[PASSAGE PROVIDED]:
____

It was a terribly long flight for me to BOS from PHX. But that hardly mattered on Tuesday night since the first order of business was dinner with my mentor buddies Dennis , Jon , Aslan and Michael . We had a great conversation about the “state of the union” regarding SAP, and sharpened our tools for the actual event.

 

Wednesday morning started with a breakfast meeting with SAP CIO, Oliver Bussman and his team. The conversation was mostly on mobility, and how CIO’s office works with CTO’s office. Oliver is one of the most articulate CIOs I have seen, and is a great ambassador for SAP. I think SAP will have a lot easier time with customers if they take Oliver along for sales calls and let him explain how things work internally at SAP. Aslan gave Oliver his mentor shirt, and we clicked a lot of photos.

 

I also got to meet two of my favorite people that I only knew virtually before – Ethan J and Dick Hirsch. Although we only got a little bit of time together, we had some great conversations on SAP technologies. And Michael Koch and I recorded a short video too, which I am waiting to see.

 

Next up was the keynote by Vishal Sikka, Executive Board member of SAP. Vishal is the most tech savvy guy I know of. And he wears his passion on his sleeve. Keynote was nothing to write home about – demos did not look convincing, content seemed more technical than most people could understand in the audience and so on. On the plus side, Vishal did talk about the many new HANA based applications that were released. But the theme seemed to be HANA is all about speed and cool technology. Medidata tried to present a business case which made sense, but generally the audience did not seem very impressed.

 

Right afterwards was a panel discussion – with representation from SAP, Medidata, IBM and Vishal. This would have been a GREAT panel for Teched, and I saw people sitting on either side of me furiously searching on google for “VBAP table”. That gave me a big chuckle.

 

At this point, I was fairly sure it was a huge waste of time to get into a plane and come all this way to attend this event. But that changed in 5 minutes. We had a second meeting for just bloggers and analysts, and what an amazing session that was. Vishal removed his coat, and was in a black tutleneck – and tweets were flying around on comparisons with similarly dressed people leading other companies.  Vishal was a lot more relaxed, and the quality of the second round was many times more than the keynote from my perspective. This time around, the demos were spot on – with easy to understand business scenarios to go with it.  I was particularly impressed with the backward looking time travel possible with HANA based analytics. I am assuming that this is possible for all data sets in a columnar store, since change history is readily available within the data, unlike in relational storage in current SAP apps. it was awesome – and was widely appreciated. Smart meter analytics was another top class presentation.

____

[DATA]:
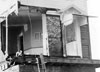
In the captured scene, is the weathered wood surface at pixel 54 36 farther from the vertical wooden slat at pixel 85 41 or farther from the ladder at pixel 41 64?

____

[ACTIONS TO TAKE]:
1 – Output the passage of the SAP event blog post from "Right afterwards was" to "a big chuckle.", word for word.
2 – Using the SAP event blog post, answer these:
(a) Who did the writer meet at Wednesday's breakfast?
(b) Which companies had representation on the panel discussion after the keynote?
(c) Which presentation at the bloggers and analysts meeting was called "another top class presentation"?

[OUTPUTS BY TASK]:
1 –
Right afterwards was a panel discussion – with representation from SAP, Medidata, IBM and Vishal. This would have been a GREAT panel for Teched, and I saw people sitting on either side of me furiously searching on google for “VBAP table”. That gave me a big chuckle.

2 –
(a) SAP CIO Oliver Bussman and his team.
(b) SAP, Medidata and IBM, along with Vishal.
(c) Smart meter analytics.